Brilliant color

I took this on Saturday. This is the fire house. The leaf colors are fabulously brilliant this year. Often they are gone by now. We had a week where the night time temperatures were nearly freezing. Does that have anything to do with the brilliant colors?

For the Ragtag Daily Prompt: brilliant.

Ride Forth

I thought I had posted this, but I do not find it.

Ride Forth

My grandmother
Packed all her troubles in her saddlebags
And rode forth singing

My mother
Packed all her troubles in her saddlebags
And rode forth singing

My father
Was the only one
Who ever saw the contents
He tried to drown them

My mother was loved
For her charm

I ride forth
Sometimes I sing
Sometimes I weep

My saddlebags are empty

Prayer flags flutter
Slowly shred
In the wind

I write my troubles
And my joys
On cloth
And thank the Beloved
For each

My horse is white
When I sing
Black
When I cry
A rainbow of colors
In between
The whole spectrum
That the Beloved allows

After I emptied
My saddlebags
I tried to leave them
But the people I meet
Most, most, most
Are frightened

A naked woman
On a naked horse

I had to leave my village
When I learned to ride her
Made friends with her
Beloved
My village does not allow tears
When she turns black
Their saddlebags squirm and fight
The people try to throw them on my horse

In other places
The horses are all black
The white aspect of the Beloved
Frightens them
And they attack

I carry saddlebags
And Beloved is a gentle dapple gray
And the illusion of clothes surrounds me
When we meet new people
Until we know
It is safe to shine
Bright
And dark

I hope that others ride with the Beloved
In full rainbow

I ride forth
Sometimes I sing
Sometimes I weep

Even the color lonely
Is a part of the Beloved

________________________

The photograph is of a watercolor of my sister, Christine Robbins Ottaway, by my mother, Helen Burling Ottaway.

Local traffic

Traffic at the cat bowl, November 2021.

Duck and coot traffic at Kai Tai Nature Park.

Laptop traffic.

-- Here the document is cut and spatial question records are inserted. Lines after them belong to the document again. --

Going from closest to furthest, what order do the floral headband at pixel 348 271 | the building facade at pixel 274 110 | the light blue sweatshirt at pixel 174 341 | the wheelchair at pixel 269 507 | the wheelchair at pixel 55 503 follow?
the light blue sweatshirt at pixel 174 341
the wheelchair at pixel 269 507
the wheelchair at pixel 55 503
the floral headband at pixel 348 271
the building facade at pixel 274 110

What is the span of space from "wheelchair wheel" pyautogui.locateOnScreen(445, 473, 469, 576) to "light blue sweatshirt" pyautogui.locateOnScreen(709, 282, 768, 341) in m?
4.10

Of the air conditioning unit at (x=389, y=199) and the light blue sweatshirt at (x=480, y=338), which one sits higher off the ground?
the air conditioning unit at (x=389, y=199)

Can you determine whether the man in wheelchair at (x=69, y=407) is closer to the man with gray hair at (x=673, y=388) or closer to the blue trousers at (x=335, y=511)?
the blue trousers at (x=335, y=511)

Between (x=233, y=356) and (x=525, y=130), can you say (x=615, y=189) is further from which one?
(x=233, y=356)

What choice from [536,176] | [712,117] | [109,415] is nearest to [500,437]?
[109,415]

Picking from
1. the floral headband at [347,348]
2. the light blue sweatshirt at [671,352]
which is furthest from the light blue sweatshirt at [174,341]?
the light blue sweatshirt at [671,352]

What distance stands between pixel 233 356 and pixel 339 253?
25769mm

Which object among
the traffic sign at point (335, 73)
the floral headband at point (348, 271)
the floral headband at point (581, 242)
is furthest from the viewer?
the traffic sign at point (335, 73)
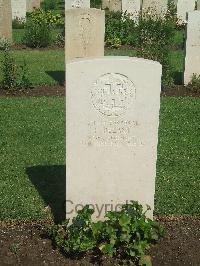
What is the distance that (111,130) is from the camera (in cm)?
458

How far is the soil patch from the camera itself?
15.1ft

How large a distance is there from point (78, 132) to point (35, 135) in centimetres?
348

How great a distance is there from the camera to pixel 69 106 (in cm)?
444

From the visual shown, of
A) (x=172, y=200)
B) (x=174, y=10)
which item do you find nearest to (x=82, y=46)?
(x=172, y=200)

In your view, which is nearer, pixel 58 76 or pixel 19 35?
pixel 58 76

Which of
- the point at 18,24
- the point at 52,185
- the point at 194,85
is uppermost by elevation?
the point at 18,24

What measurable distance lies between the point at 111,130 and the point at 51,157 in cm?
265

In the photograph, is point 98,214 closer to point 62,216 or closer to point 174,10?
→ point 62,216

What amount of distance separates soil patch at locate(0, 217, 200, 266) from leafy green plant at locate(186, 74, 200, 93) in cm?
595

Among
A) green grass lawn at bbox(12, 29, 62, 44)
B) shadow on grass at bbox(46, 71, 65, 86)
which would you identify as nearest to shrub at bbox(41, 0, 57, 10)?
green grass lawn at bbox(12, 29, 62, 44)

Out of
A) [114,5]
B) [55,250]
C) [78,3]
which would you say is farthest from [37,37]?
[55,250]

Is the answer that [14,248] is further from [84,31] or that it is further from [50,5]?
[50,5]

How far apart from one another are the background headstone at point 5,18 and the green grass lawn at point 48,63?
2.66 ft

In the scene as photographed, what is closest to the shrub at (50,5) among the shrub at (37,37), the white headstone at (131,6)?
the white headstone at (131,6)
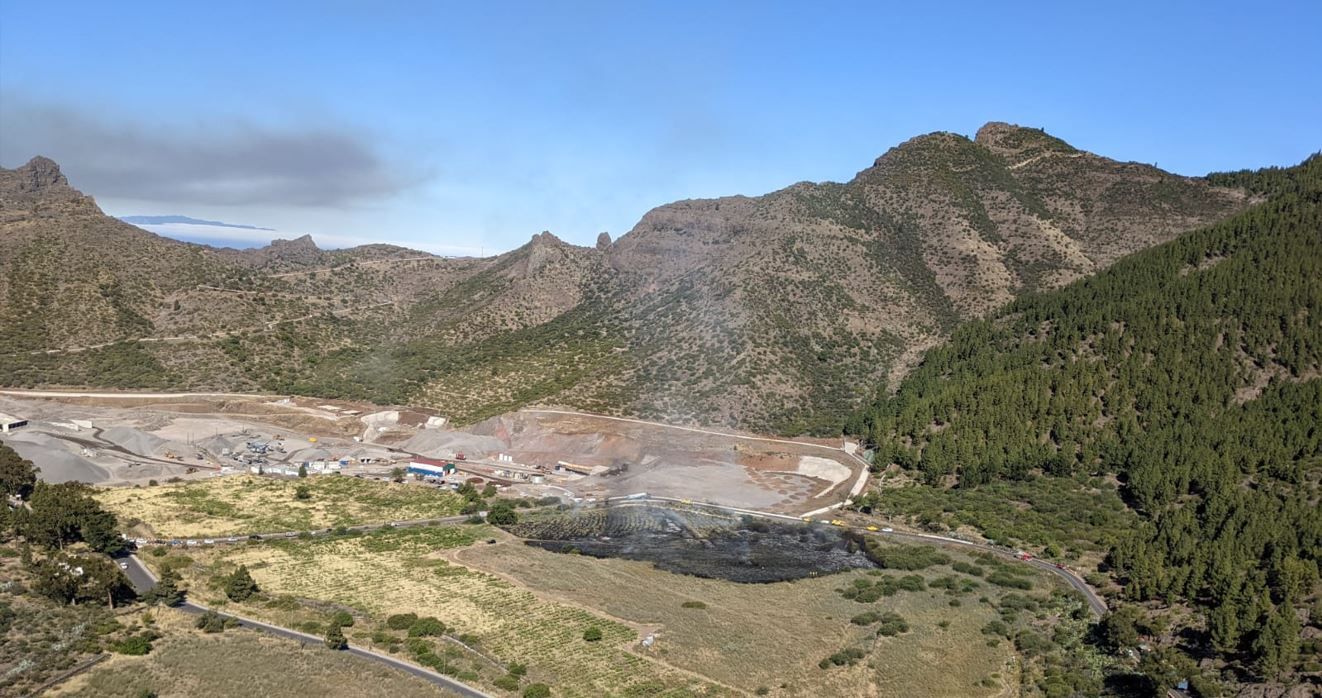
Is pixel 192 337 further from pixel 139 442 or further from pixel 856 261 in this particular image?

It’s busy.

Bushtit feeder traffic.

Great blue heron traffic. How many do you count in this tree?

For the Ragtag Daily Prompt: traffic.

Star

November means concert this year. I have sung in Rainshadow Chorale for 23 years now. My father was one of the eight people who started it in 1997. Concert this coming weekend!

My favorite song is the lobster one, though “Something like a star” always makes me tear up.

This is not concert attire.

The Unexpected Brass Band played yesterday too.

We will be birds, too, in the concert.

For the Ragtag Daily Prompt: November

.

I am Elwha

How many cats?

Mom takes me and Sol Duc out together in the lovely dark before the cars start roaring. I don’t like the big trucks or the buses. First she put on our lifesaving devices.

I have the red one. We went outside. Sol Duc is mad because mom and I kept following her when she would try to run off alone. But why did mom laugh when I ran to make sure she was ok? My lifesaving device is a little heavy and wiggles.

Anyhow, we love to go outside. And come back inside too.

For the Ragtag Daily Prompt: spooktacular.

Bow

“Pull that bow!” Kristen and Otto Smith playing at the Great Port Townsend Bay Kinetic Sculpture Festival. Kristin taught both my children violin, and my daughter viola. She can play fiddletunes and classical music and is fabulous, fabulous, fabulous. And here is another view of a kinetic sculpture and a man in a suit.

Now, why don’t I have a suit with pink flamingos? That’s my question. Take your bow, sir.

For the Ragtag Daily Prompt: pull.

Relaxed core

This was taken earlier on my walk out on Marrowstone Island than the photograph for the Ragtag Daily Prompt today. The tide was out further and everyone was enjoying the sun. Relaxed core and relaxing to the core.

The tide is in a bit more here.

The container ships look so huge when I am next to them. They don’t on the Sound, though. What do the seals think?

Tornado

I am having nightmares most nights. I don’t think they are about work any more: I think they are about the wars and the people being killed and terror on both sides. That is what terrifies me.

I am in a very big hotel, down near the ground floor at a conference center. There is an announcement: “There is a very violent tornado on the ground, take shelter.” People at the windows are exclaiming. I go to the picture window and see a huge tornado. But I also see my ex-husband and another man, talking, facing me. How can they not hear the tornado? I want to shout, but they won’t hear me through the thick glass. The tornado swallows them and I find a place near the windows. I am on the floor, arms and legs wrapped around an old style radiator attached to the wall. I hope this will keep me from being sucked out as the windows break, and if the building comes down, I am near an outer wall.

I wake up.

For the Ragtag Daily Prompt: terror.

I took the photograph on a train going from Edmonds, Washington to Chicago, IL in July 2014. This is a beautiful and terrifying storm.

Raptor majesty, maybe

These two eagles were high above me on the North Beach bluff. So when I zoomed in, I thought, oh, good, majestic eagles! A pair!

Oh, um. More silly and derp and grumpy than majestic. They remind me of the Highlights cartoon, Goofus and Gallent. Though maybe this is Goofus and Grumpy. I guess eagles can be silly and grumpy too. They look more like siblings than a couple to me.

For the Ragtag Daily Prompt: raptor.